George Orwell once said that one motivation for writing is sheer egoism. He thought people write to be talked about and remembered after death. This doesn't appear to be a major motivation to most writers as most writers don't achieve anything resembling fame. The writing world is very competitive as there are no barriers to entry to the field. All you need is a computer and a printer and you can be a writer.
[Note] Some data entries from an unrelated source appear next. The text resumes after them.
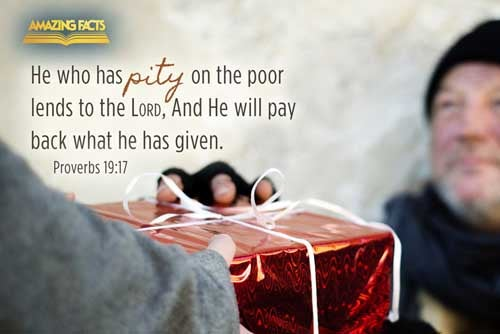 He that hath pity upon the poor lendeth unto the LORD; and that which he hath given will he pay him again. 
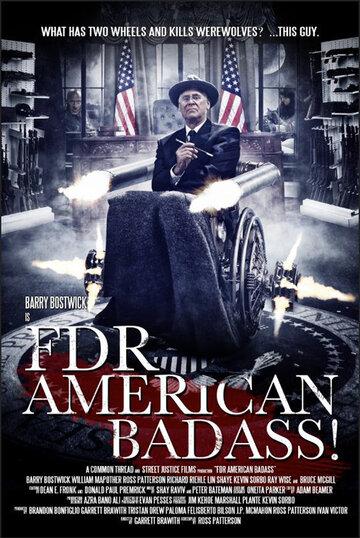 ФДР: Крутой американец! (FDR: American Badass!)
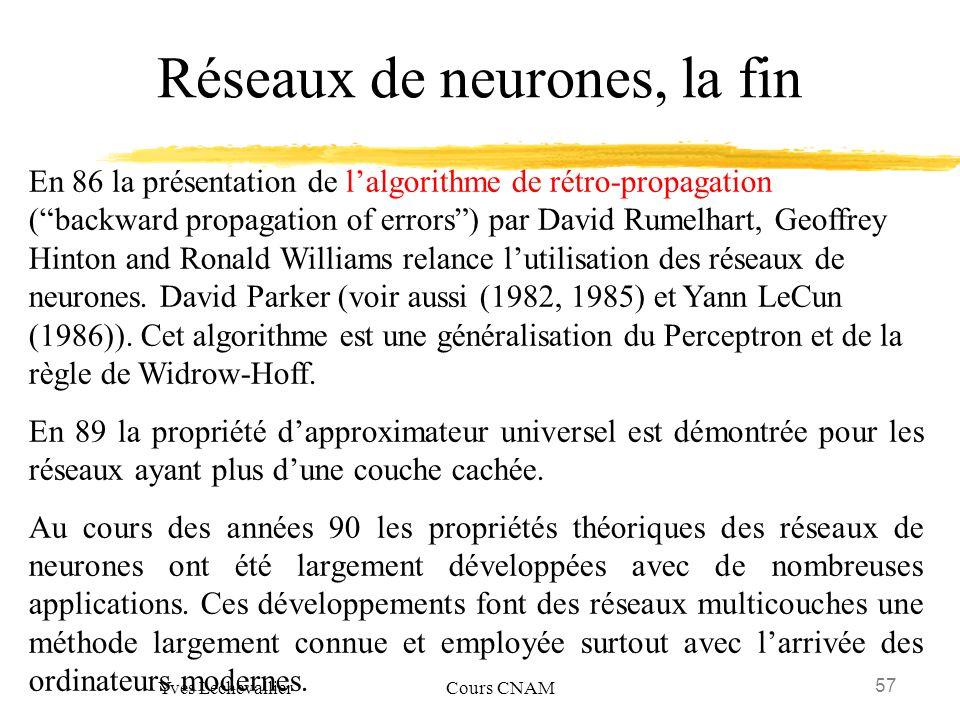 57 Yves Lechevallier Cours CNAM Réseaux de neurones, la fin En 86 la présentation de lalgorithme de rétro-propagation (backward propagation of errors)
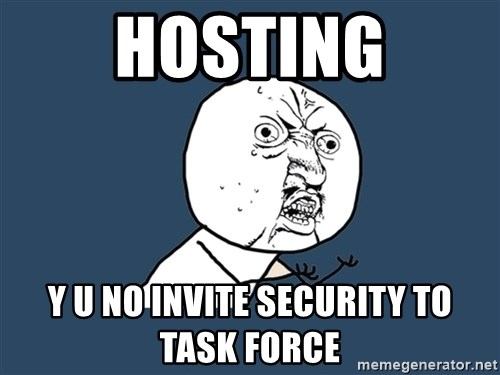 Y U No - hosting y u no invite security to task force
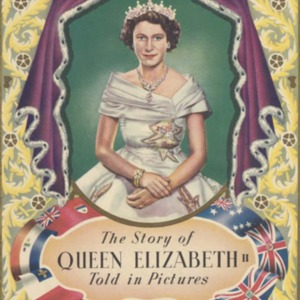 The Story of Queen Elizabeth II told in pictures : reproduced from authentic photographs of incidents in the life of Her Majesty the Queen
Can money be a reason to write? That seems unlikely as there is very little money in writing. Every writer seems to have what I call 'the Amy Tan dream.' Amy Tan's first novel—The Joy Luck Club was accepted on the first try and she went on to a very successful writing carrier. We all want our little creations to be accepted on the first try and profound success to follow. In reality, for the most part, writing is an unprofitable undertaking. Even if someone pays you for a story, the amount of time put into creating the thing will probably place the project far below the minimum wage level.
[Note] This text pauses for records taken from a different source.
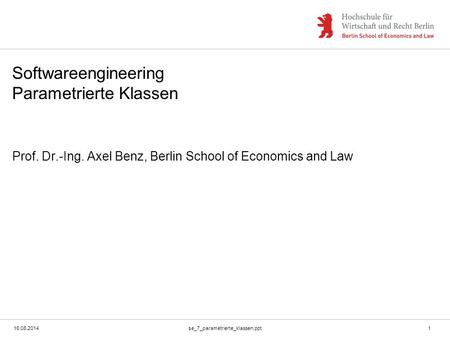 16.08.2014se_7_parametrierte_klassen.ppt1 Softwareengineering Parametrierte Klassen Prof. Dr.-Ing. Axel Benz, Berlin School of Economics and Law.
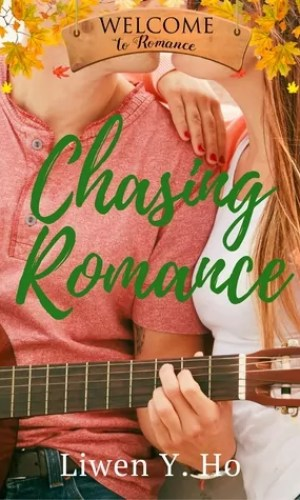Chasing Romance by Liwen Ho – Review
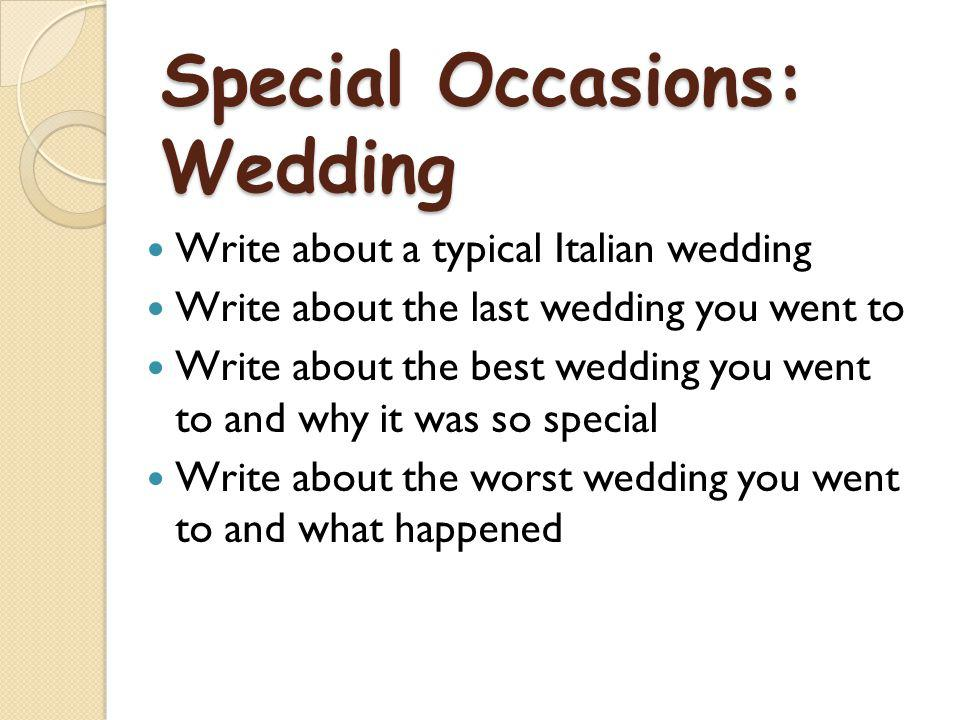 Special Occasions: Wedding Write about a typical Italian wedding Write about the last wedding you went to Write about the best wedding you went to and why it was so special Write about the worst wedding you went to and what happened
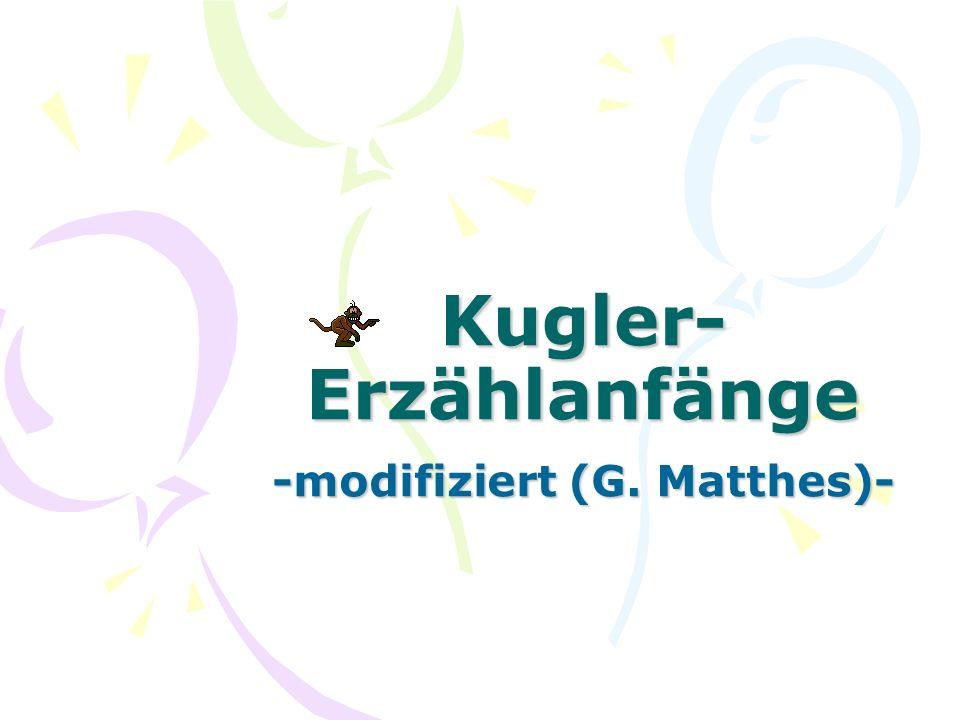 Kugler- Erzählanfänge -modifiziert (G. Matthes)-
Assuming you are a non-professional writer, should you consider money as the motivation for our writing? In a larger sense, should we consider money for all of our leisure time pursuits? We dedicate most of our lives to making money. In our spare times, shouldn't we allow ourselves to be non-money motivated? I once had a friend in Connecticut who was showing me his house. He had a basement that resembled a motorcycle junk yard with motorcycle parts strewn throughout the room. It looked like a motorcycle serial killer had murdered several motorcycles and thrown all the dismembered parts randomly around the room. He sheepishly admitted, “maybe I should put one of the bikes together and sell it.” However after I thought about it, I realized that whatever he was doing in his basement—repairing a motorcycle or building a motorcycle—was great fun to him. Therefore he shouldn't let the profit/loss motivation into his decision process. Perhaps when we notice a friend or neighbor doing something very unprofitable in their spare time, we should assume that they are having great fun.
Several professional writers have offered introspective and very illuminating looks into their motivations.
“You don't write because you want to say something, you write because you've got something to say.” F Scott Fitzgerald
“Those of us who write do it because there are stories inside us burning to get out. Writing is essential to our well-being.” Judy Blume
“Science fiction is the fiction of ideas. Ideas excite me, and as soon as I get excited, the adrenaline gets going and the next thing I know I'm borrowing energy from the ideas themselves.“ Ray Bradbury
“The best thing about writing fiction is the moment where the story catches fire and comes to life on the page and suddenly it all makes sense and you know what it's about and why you're doing it and what these people are saying and doing, and you get to feel like both the creator and the audience. Everything is suddenly both obvious and surprising...and it's magic and wonderful and strange.” Neil Gaiman
Read those motivation descriptions again. I think most of the writers on this site will admit to a feeling of having “something something to say” and a “story burning to get out” when we initially start a story. I think most of the writers on this site will admit to a feeling of excitement in the creative process of writing the story and a feeling of being “both the creator and the audience.” I think most of the writers on this site have had the “magic and wonderful and strange” experience of a story catching fire and coming to life.